Esto se refleja en su organización por grados anuales y edades normativas, la existencia de un calendario común, el carácter secuencial del currículo y los procedimientos de acceso, permanencia y acreditación. Aunque existen garantías normativas, todavía persisten brechas en su aplicación cotidiana.
Estas características se convierten en barreras cuando una niña o un niño cambia repentinamente de territorio, interrumpe su escolarización o no cuenta con la documentación y los antecedentes que normalmente exigen las instituciones.
“El reto no está en la movilidad, sino en la interacción entre sus trayectorias y un sistema que no fue diseñado para reconocerlas y atenderlas”, explicó la especialista.
El diagnóstico identificó cuatro tipos de barreras: estructurales y normativas; administrativas y organizativas; curriculares y pedagógicas, y culturales y actitudinales. Sus efectos cambian según las características de cada población, su experiencia escolar previa y las capacidades de las autoridades locales.
Por ello, Padilla Medina sostuvo que no pueden aplicarse soluciones homogéneas a todas las infancias en movilidad. En el caso de quienes son desplazados por la violencia, además de facilitar el acceso y la continuidad escolar, es necesario reconocer el impacto del desarraigo, la inseguridad y las experiencias traumáticas.
Entre las alternativas identificadas por el estudio se encuentran la flexibilización de procedimientos escolares, el reconocimiento de aprendizajes adquiridos durante trayectorias discontinuas y el acompañamiento individual para favorecer la incorporación y permanencia.
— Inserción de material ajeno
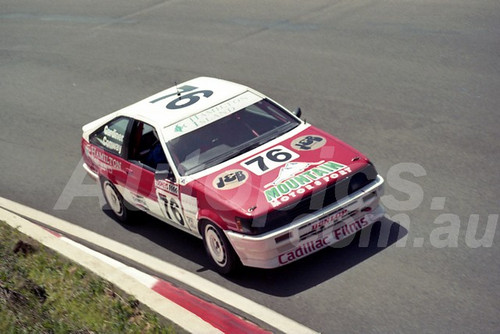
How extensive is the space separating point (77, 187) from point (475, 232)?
5813 mm

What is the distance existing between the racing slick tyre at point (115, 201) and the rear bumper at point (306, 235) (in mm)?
2459

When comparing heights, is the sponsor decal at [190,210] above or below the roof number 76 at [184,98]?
below

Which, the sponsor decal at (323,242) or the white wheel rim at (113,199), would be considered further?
the white wheel rim at (113,199)

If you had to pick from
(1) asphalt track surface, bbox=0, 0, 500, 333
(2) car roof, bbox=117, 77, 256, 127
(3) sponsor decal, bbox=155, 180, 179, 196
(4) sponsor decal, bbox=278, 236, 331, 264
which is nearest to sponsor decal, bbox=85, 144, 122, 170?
(2) car roof, bbox=117, 77, 256, 127

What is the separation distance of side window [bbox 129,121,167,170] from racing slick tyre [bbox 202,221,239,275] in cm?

La investigación también recuperó experiencias que integran la atención socioemocional como parte de la respuesta educativa. Este acompañamiento, señaló la ponente, no debe considerarse una materia adicional o un elemento secundario, sino una condición indispensable para el aprendizaje.
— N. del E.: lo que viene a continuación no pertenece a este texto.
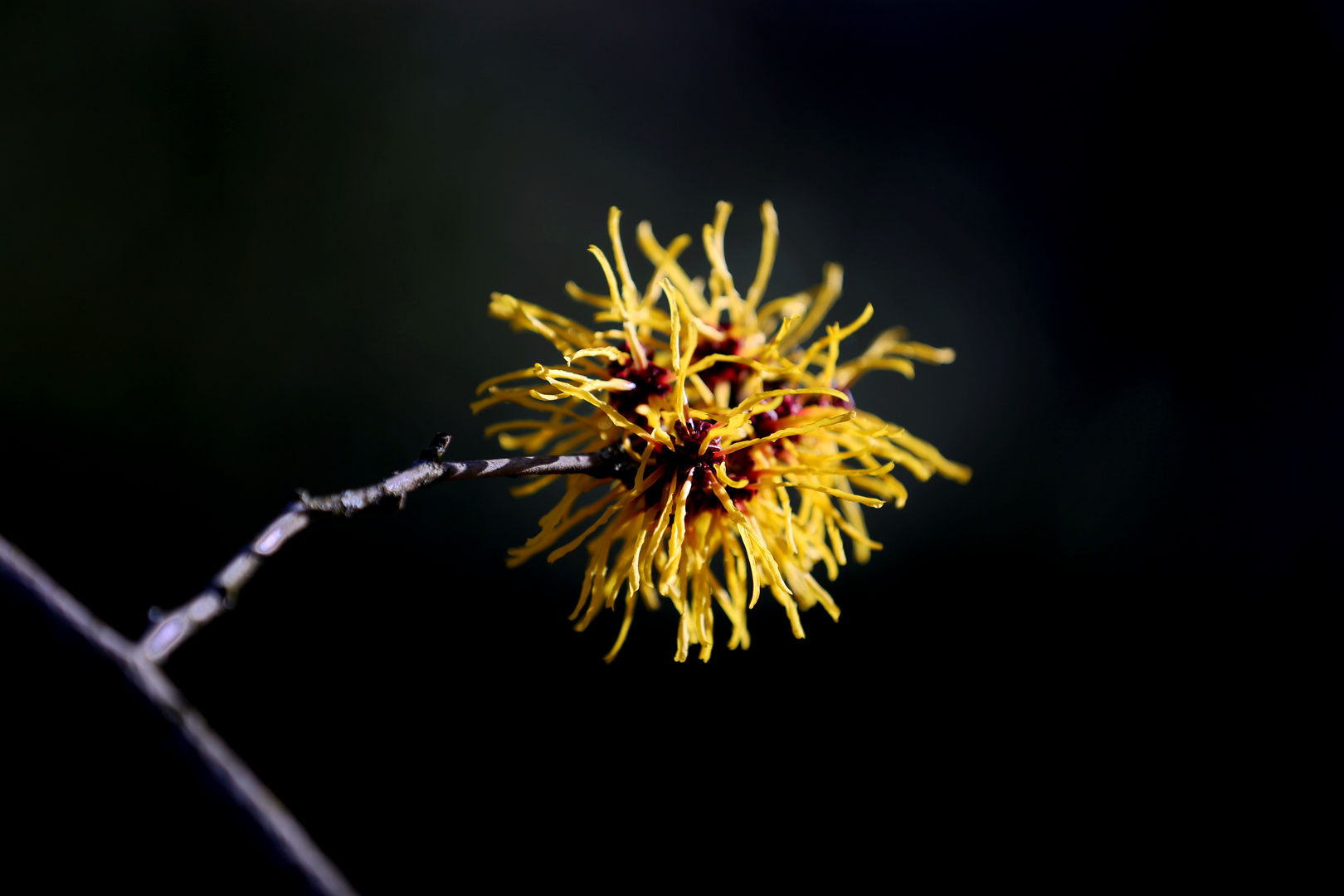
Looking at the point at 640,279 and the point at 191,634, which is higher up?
the point at 640,279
Padilla Medina puntualizó que la justicia educativa no consiste necesariamente en proporcionar el mismo servicio a todas y todos. Las condiciones desiguales requieren medidas diferenciadas que permitan a cada estudiante ejercer efectivamente su derecho a la educación.
Además de la niñez desplazada por la violencia, el diagnóstico analizó las experiencias de hijas e hijos de familias jornaleras agrícolas migrantes, menores internacionales en tránsito por México y alumnado transnacional cuyas trayectorias se desarrollan entre los sistemas educativos de México y Estados Unidos.
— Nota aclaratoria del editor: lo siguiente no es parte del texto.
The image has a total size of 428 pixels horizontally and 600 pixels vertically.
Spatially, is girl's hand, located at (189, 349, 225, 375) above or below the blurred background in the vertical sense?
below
La mesa también reunió a Saskia Niño de Rivera, activista, cofundadora y directora de Reinserta, quien habló sobre el reclutamiento infantil en México, y a la Dra. Sylvia Schmelkes, investigadora de la IBERO, quien abordó las causas estructurales de la inequidad educativa.
También participaron Chiara Volpato, con un estudio sobre el acoso a las infancias; la Dra. Alma Polo, de la Oficina Ejecutiva de Operaciones Académicas de la IBERO y coordinadora de la cuarta edición, quien analizó el papel de las organizaciones sociales y comunitarias frente a la inequidad educativa que enfrentan las infancias migrantes, y Roberta Cossia, quien presentó un informe sobre violencia entre adolescentes.
La moderación estuvo a cargo de la Dra. Karla Valenzuela, adscrita al Departamento de Estudios Internacionales de la IBERO.
La Cátedra reúne a especialistas de esta Universidad y de la Università degli Studi di Milano-Bicocca para analizar las condiciones que amplían o restringen las oportunidades de niñas, niños y adolescentes.
Padilla Medina concluyó que México no necesita respuestas excepcionales y temporales para ciertas poblaciones, sino un sistema educativo capaz de reconocer, acompañar y dar continuidad a trayectorias diversas.
“La movilidad no es la excepción del sistema, es el presente de su realidad”, afirmó. Si las instituciones continúan operando como si todas las trayectorias fueran estables y lineales, advirtió, seguirán produciendo exclusión y desigualdad en lugar de inclusión y justicia educativa.